[Data in this exercise — start]

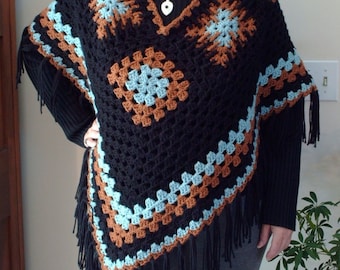 Crochet Poncho Pattern, For the Love of Granny Poncho 3, Poncho Pattern, Granny Stitch Pattern, Granny Square Pattern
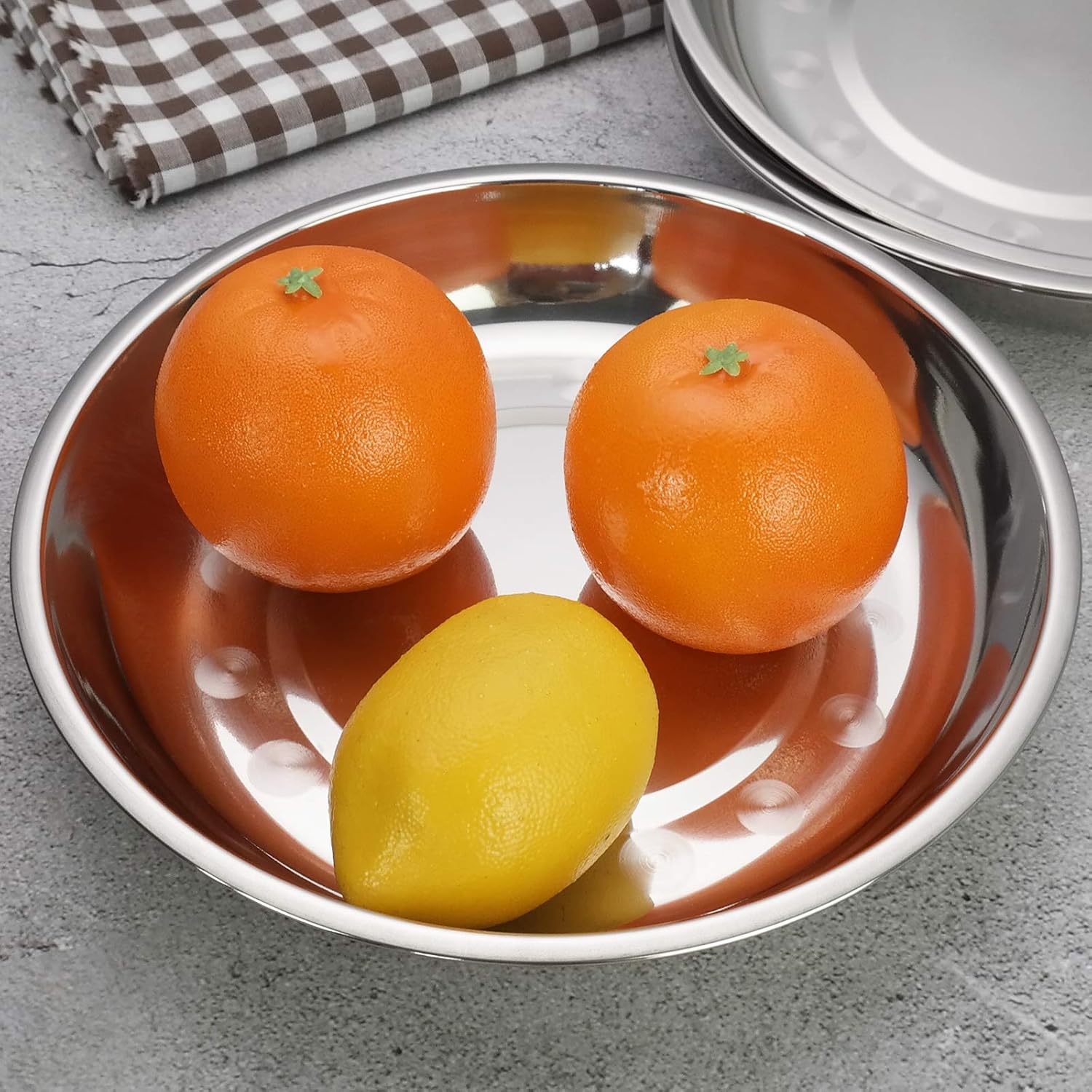 4 Pack Stainless Steel Plate Set, 9.45 Inch Round Kitchen Metal Dish Plates, Camping Serving Plates for BBQ, Salad, Appetizer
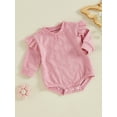 thumbnail image 3 of FEORJGP Toddler Baby Girl Solid One-piece Rompers 0 3M 6M 12M 18M Infant Long Sleeve Jumpsuits Cute Bow Jacquard Frill Trim Bodysuits Round Neck Playse Fashion Casual Clothes for Spring Fall, 3 of 8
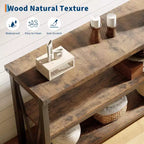 Long Console Table, Wooden Fluted Entryway Table, Sofa Table Behind Couch, Entry Foyer Table for Entryway, Hallway, Living Room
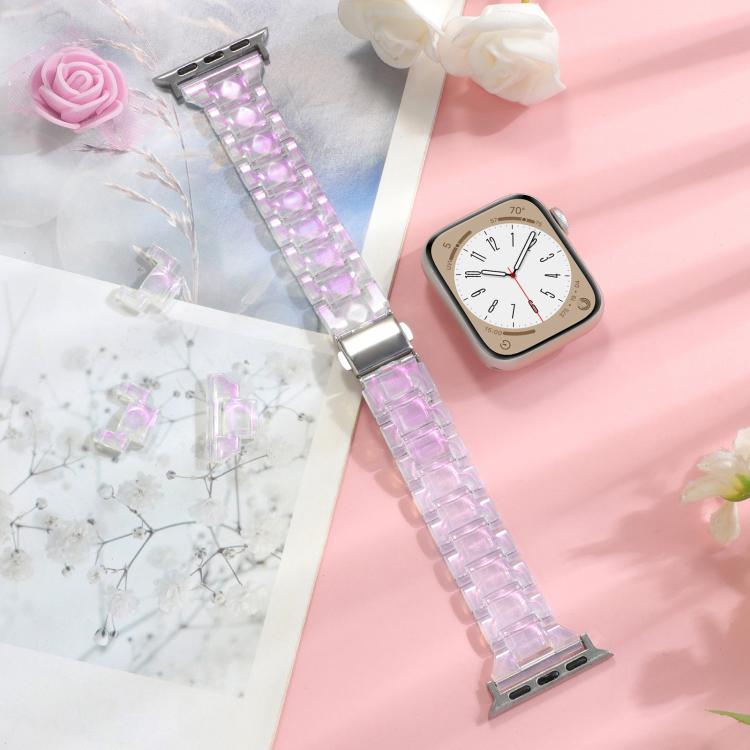For Apple Watch 42mm / 41mm / 40mm / 38mm Small Waist Rhombus Three-bead Resin Watch Band(Gradient Pink) - free shipping - PMc TechLife - Order now!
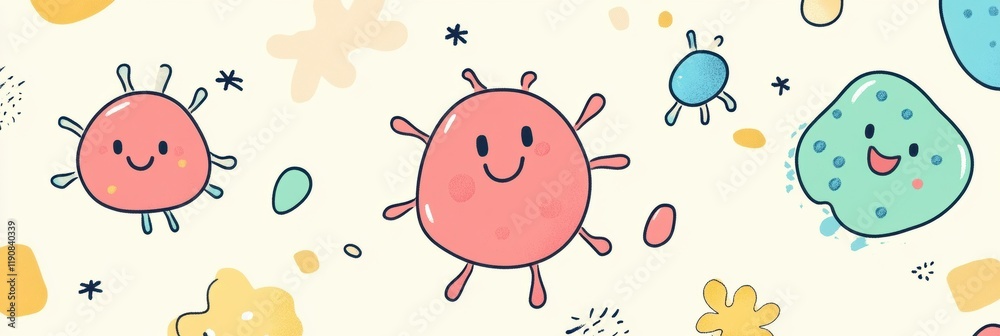 Poster colorful smiling cartoon microbes celebrating in a lively background with cheerful patterns and colo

[Data in this exercise — finish]

Exercise brief: Starting at the first line of the material, output exactly the lines up to and including the one with "4 Pack Stainless". Do not include the pictures.

Finished exercise:
 Crochet Poncho Pattern, For the Love of Granny Poncho 3, Poncho Pattern, Granny Stitch Pattern, Granny Square Pattern
 4 Pack Stainless Steel Plate Set, 9.45 Inch Round Kitchen Metal Dish Plates, Camping Serving Plates for BBQ, Salad, Appetizer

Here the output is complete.